Comment tenir le haut du pâté en croûte? Dans la presse:

M. Eric Richard dans la Boucherie

Comment tenir le haut du pâté en croûte

Par Jérôme Estèbe le 24.02.2012 pour la Tribune de Genève!

Nul doute que pour certains arbitres des nouvelles élégances culinaires, le pâté en croûte peut paraître daté, rococo, kitschounet même. Il est vrai que ce mets-là a quelques siècles de four. Les cuistots du Moyen Age cachaient déjà leurs farces dans une enveloppe de pâte, pour aider à leur cuisson et conservation. Il est vrai aussi que ledit pâté à bien perdu de sa superbe depuis que les traiteurs industriels s’en sont emparés. Produit à la chaîne, sans morale ni tendresse, il est devenu ce morceau de carton mâché, abritant une triste masse informe, qui mollit au fond des frigos de supérette. Celui-là même que l’on mastique sans plaisir les soirs de verrées alcoolisées entre collègues. Pâté-tique.

Snobé par la modernité, galvaudé par l’industrie, le pâté aurait pu y laisser sa croûte. Ben non. Car nombre d’artisans continuent à honorer le grand classique avec toute la déférence voulue. A Genève, il n’est ainsi nullement impossible de croquer dans de remarquables spécimens. Sous la Halle de Rive par exemple, sur le banc de la boucherie Jacky Bula au hasard, où tous les matins dorent au four des pâtés exemplaires. L’enveloppe croustille dru; la gelée gigote vaillamment; la farce, avec de vrais morceaux de chair dedans, offre aux crocs ce divin mix entre fondant et fermeté.

Saindoux, priez pour nous

«Le croustillant, c’est le saindoux que l’on ajoute à la pâte qui l’amène», explique avec gourmandise Eric Richard, co-boss de l’enseigne. «Pour la farce, on utilise du jambon et du veau, avec des pistaches et des morilles. A cette base sont ajoutés des petits cubes de viande, marinés au vin blanc, laurier et oignons, puis juste blanchis.» Après cuisson, une fois le pâté refroidi, la gelée est intégrée à la poche à douille, grâce à de petites cheminées façonnées à cet effet. Si c’est pas mignon…

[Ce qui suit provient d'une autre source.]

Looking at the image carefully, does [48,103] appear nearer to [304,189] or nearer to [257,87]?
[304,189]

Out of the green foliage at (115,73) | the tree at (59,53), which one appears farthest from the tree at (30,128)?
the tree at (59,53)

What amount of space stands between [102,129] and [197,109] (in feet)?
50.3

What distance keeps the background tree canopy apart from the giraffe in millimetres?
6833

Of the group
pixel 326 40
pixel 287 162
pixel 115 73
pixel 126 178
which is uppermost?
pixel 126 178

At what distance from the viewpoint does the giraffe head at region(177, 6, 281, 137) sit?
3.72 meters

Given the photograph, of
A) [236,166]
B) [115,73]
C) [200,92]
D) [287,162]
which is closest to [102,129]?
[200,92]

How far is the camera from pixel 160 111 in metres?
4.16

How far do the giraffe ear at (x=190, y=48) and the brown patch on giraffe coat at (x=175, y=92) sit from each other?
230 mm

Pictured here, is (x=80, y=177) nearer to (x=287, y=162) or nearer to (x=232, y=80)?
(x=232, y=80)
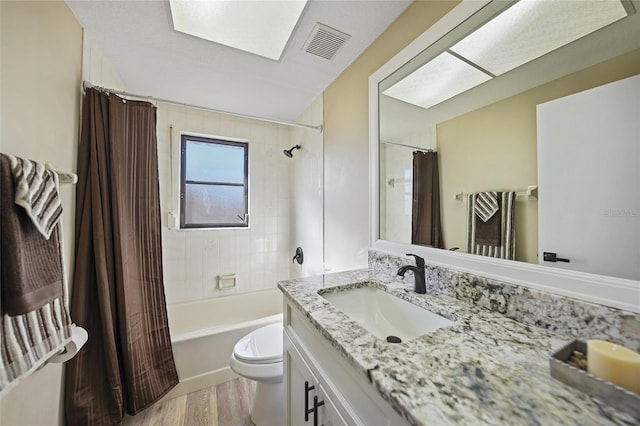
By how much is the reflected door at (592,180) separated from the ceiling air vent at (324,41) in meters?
1.10

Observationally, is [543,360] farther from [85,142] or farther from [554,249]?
[85,142]

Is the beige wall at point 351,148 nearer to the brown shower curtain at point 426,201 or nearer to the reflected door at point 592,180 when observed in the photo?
Result: the brown shower curtain at point 426,201

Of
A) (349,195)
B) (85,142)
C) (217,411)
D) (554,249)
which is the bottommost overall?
(217,411)

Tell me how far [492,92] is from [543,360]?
2.87 feet

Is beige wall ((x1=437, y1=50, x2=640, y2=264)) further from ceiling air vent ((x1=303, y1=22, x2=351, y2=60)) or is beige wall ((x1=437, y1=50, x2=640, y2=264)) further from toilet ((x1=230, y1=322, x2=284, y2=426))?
toilet ((x1=230, y1=322, x2=284, y2=426))

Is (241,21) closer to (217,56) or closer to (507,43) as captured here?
(217,56)

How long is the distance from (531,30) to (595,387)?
1028mm

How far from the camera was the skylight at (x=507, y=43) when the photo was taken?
69 centimetres

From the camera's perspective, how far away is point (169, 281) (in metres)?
2.27

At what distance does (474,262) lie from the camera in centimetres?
90

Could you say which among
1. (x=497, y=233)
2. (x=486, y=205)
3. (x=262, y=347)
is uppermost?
(x=486, y=205)

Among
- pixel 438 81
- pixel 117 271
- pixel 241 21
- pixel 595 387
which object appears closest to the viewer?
pixel 595 387

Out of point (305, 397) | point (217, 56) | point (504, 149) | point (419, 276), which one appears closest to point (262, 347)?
point (305, 397)

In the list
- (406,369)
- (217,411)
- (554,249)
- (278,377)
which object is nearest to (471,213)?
(554,249)
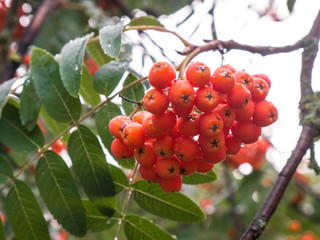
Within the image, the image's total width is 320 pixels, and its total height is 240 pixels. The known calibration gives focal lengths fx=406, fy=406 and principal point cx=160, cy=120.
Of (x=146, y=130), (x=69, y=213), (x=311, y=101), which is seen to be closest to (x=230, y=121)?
(x=146, y=130)

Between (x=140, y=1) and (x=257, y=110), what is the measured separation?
9.48 ft

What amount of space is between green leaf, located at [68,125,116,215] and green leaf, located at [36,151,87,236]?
6 cm

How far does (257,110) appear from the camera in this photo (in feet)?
4.66

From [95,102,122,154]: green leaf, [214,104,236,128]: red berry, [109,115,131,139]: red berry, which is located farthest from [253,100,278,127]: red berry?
[95,102,122,154]: green leaf

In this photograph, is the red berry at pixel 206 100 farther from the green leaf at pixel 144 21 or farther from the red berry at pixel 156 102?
the green leaf at pixel 144 21

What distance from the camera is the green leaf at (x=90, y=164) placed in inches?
63.9

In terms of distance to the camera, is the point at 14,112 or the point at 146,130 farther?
the point at 14,112

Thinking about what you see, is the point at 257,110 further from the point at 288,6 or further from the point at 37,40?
the point at 37,40

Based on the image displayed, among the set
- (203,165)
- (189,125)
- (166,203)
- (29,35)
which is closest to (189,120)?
(189,125)

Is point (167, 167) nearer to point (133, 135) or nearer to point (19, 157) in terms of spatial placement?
point (133, 135)

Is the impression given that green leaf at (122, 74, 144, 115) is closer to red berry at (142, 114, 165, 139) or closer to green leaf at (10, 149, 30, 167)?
red berry at (142, 114, 165, 139)

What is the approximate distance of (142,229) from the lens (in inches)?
68.3

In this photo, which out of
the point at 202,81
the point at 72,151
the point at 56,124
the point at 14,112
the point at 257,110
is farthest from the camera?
the point at 56,124

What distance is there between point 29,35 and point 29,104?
5.56 ft
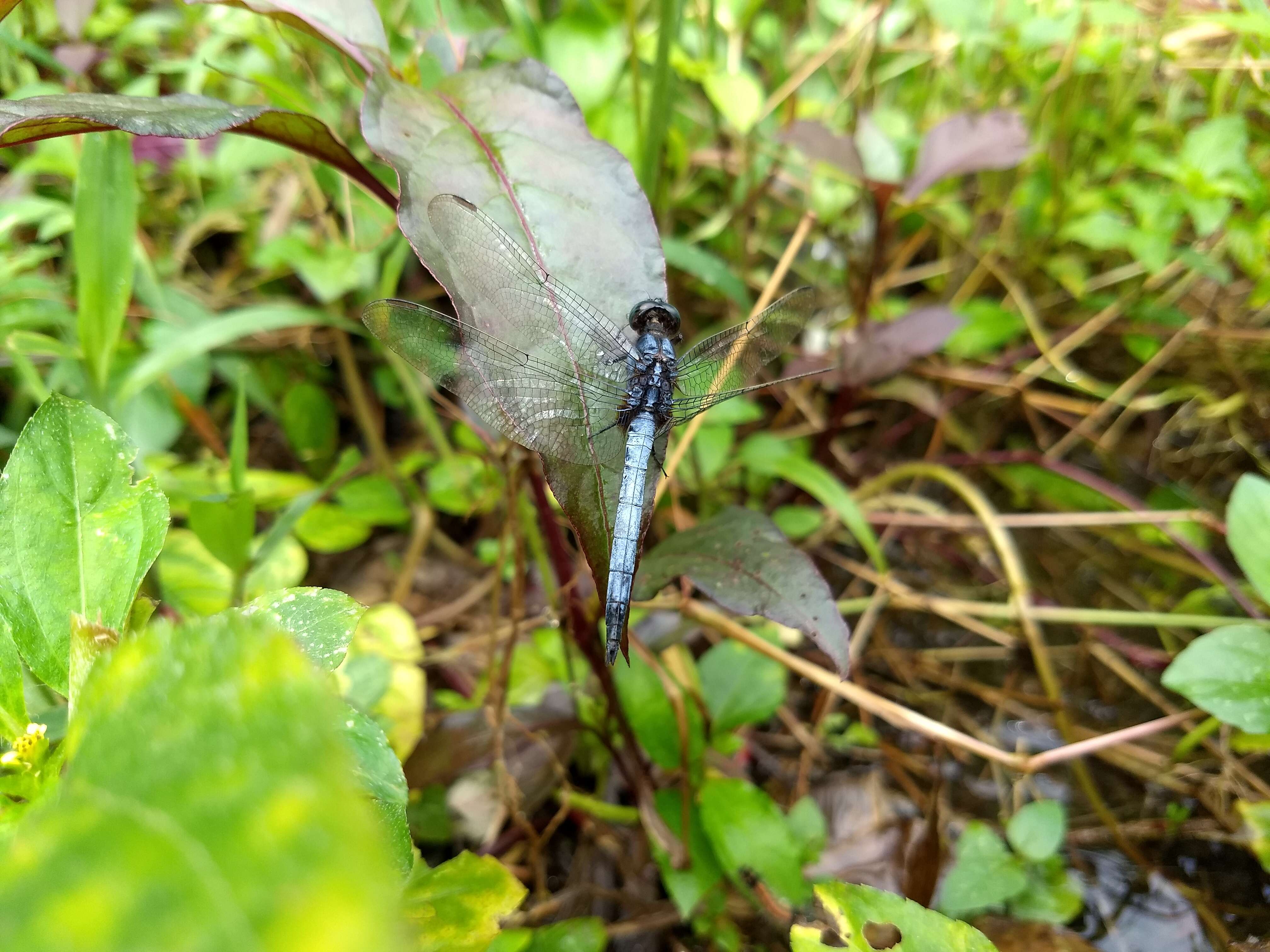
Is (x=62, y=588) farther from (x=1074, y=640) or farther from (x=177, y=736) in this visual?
(x=1074, y=640)

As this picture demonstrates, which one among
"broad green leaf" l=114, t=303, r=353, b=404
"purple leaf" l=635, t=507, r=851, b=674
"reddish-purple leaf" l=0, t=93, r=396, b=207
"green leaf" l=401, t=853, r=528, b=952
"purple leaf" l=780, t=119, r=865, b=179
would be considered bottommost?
"green leaf" l=401, t=853, r=528, b=952

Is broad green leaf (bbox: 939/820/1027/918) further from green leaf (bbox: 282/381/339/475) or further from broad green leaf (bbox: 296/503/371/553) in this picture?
green leaf (bbox: 282/381/339/475)

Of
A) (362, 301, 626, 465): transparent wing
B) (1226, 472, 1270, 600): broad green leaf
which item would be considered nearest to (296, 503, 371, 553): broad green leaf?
(362, 301, 626, 465): transparent wing

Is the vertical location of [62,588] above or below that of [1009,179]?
below

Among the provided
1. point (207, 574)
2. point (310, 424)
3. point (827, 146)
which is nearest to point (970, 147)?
point (827, 146)

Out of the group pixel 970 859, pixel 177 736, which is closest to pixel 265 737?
pixel 177 736

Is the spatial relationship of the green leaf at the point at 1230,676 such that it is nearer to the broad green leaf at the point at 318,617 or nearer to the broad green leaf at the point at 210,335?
the broad green leaf at the point at 318,617
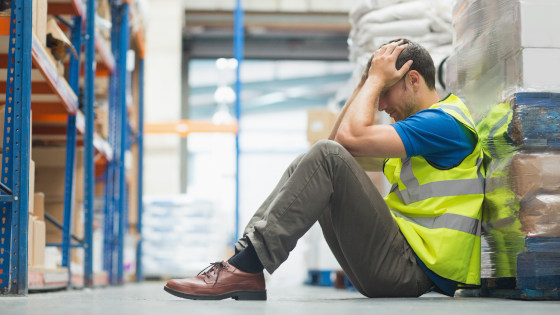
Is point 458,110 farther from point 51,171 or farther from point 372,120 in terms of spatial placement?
point 51,171

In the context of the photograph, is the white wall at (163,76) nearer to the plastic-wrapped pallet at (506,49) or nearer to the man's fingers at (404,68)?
the plastic-wrapped pallet at (506,49)

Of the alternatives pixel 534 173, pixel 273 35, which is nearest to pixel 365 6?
pixel 534 173

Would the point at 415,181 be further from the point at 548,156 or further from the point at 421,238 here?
the point at 548,156

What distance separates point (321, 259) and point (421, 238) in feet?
16.5

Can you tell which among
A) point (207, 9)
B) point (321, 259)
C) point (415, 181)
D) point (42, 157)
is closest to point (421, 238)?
point (415, 181)

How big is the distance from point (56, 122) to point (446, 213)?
391 cm

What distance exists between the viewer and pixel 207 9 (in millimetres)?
12219

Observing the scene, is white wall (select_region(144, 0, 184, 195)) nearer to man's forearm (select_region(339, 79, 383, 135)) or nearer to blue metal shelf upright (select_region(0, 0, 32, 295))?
blue metal shelf upright (select_region(0, 0, 32, 295))

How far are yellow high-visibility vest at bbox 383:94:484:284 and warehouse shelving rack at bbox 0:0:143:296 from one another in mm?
1862

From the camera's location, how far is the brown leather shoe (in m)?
2.80

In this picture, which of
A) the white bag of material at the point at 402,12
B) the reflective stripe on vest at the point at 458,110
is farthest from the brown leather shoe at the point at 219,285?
the white bag of material at the point at 402,12

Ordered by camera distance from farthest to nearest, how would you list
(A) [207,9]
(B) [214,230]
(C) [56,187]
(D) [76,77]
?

Reste à connaître l’assaisonnement de la farce, élément clef du bon pâté. Le boucher sourit derrière sa moustache. «Du sel, du poivre… et un petit secret maison.» On n’en saura pas plus. Notez que les pâtés des voisins de la Halle, Bulliard et Ducret pour ne pas les citer, ne déméritent guère, sous des looks plus parallélépipédiques et dans des genres gustativement différents. Car chaque artisan a ses trucs et recettes. Foies de volaille et gorge de porc par ici; agneau et fruits secs par là. A la Boucherie du Molard, on reste fidèle au Richelieu, avec son confortable cylindre de foie gras planté au milieu. Tandis qu’au Coin de Campagne, sis aux Acacias, Arnault Bogard n’en fait qu’à sa tête. «Ces jours-ci, c’est bison», annonce-t-il. «En automne, je farcis avec de la chasse. A Pâques, j’essaierai le cabri.» Certains se souviennent avec émotion de son pâté au canard et zestes d’orange amère. Un bonheur croustillant.

Sous les pâtés, la plage

Cela dit, tout cela demeure fort sobre au regard des déclinaisons luxueuses et baroques que connu le mets au XIXe, qui demeure le siècle du pâté en croûte, comme son prédécesseur fut celui des Lumières. Impossible de ne pas citer le légendaire autant que superlatif «oreiller de la belle Aurore», création de la maman de Brillat-Savarin, Claudine-Aurore Récamier, dont la recette commence ainsi: «Ayez une noix de veau, deux perdreaux roux, le râble d’un lièvre, un poulet, un canard, une demi-livre de filet de porc, un foie gras d’oie cru, une belle truffe noire et deux ris de veau blanchis.» De la poésie en croûte.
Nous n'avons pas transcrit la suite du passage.